Not that I’m not charming because God knows that being charming is probably my biggest talent. Well, second biggest talent. The first one is, okay, you already know. Shoot! Why am I already thinking about sex? How can people not have sex for long? It’s been like… Oh my God! It’s been almost two weeks, I might just write a book about this. I can’t believe I’m still alive and walking.

“You are doing it again,” the torso glued to this marvelous butt talks to me and I look up to see that the face matches the beauty of the lower half.

“Sorry,” I shrug, “I, I, I,” I’m lame.

“It’s okay,” the bitch is still smirking.

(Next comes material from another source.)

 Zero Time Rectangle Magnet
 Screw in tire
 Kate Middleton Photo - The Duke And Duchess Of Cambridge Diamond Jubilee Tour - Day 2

Someone needs to either punch his face or fuck him really hard to erase that tempting smirk out of his face. I don’t know why I’m thinking about this but I’m going all Katniss here. I volunteer, I volunteer as a tribute for that task!

Oh, dear God. I need a cold shower and run away from this guy ASAP.

Quatro caipirinhas,” he tries to speak Portuguese but his accent is even worse than mine and, I know you haven’t heard my Portuguese skills yet but being worse than me means being really really bad.

I see the guy who sells the alcohol grabbing some cups but Ansel stops him. I can’t believe I’m using his real name. I hate myself so much right now but I can’t freaking come up with a clever nickname and I don’t even know why.

“No,” he rushes to say, “The big ones,” he points at some very very large plastic cups. I like his way of thinking. “The bigger, the better,” he turns around to look at me and his eyes, shamelessly, land on my crotch. Someone’s hard.

“You got four?” I ask, very surprised.

“Yup,” he answers and turns around to thank the dude, “Obrigado,” he tells him. His accent is only getting worse and I can’t help but think that my tourist’s accent kicks the hell out of this guy’s accent’s butt. Shit, my tourist. Why am I still here? Why? Why? Why?

“I should get going,” I say sheepishly.

“Nice try,” he grabs my arm, “You are not going anywhere right now,” he says and empties one of the cups in one long drink.

“Wow,” my mouth drops open, “You are good at it.”

“I’m the best,” he adds proudly while he shakes his head to ease the alcohol rush.

“Nice try,” I say as I grab the second cup to empty it faster than him, “I’m better.”

“Wow,” he just stays there, staring at me and I suddenly feel like a big and tasty looking burger, “You just got one hundred times hotter,” he gets closer to me, “And you were already super hot before so just try to imagine how into you I am right now.”

“Give me the second cup,” I demand. I just drank one liter of caipirinha but I need more alcohol because all I can think of right now is the beautiful small guy who’s waiting for me at the bar. I suck.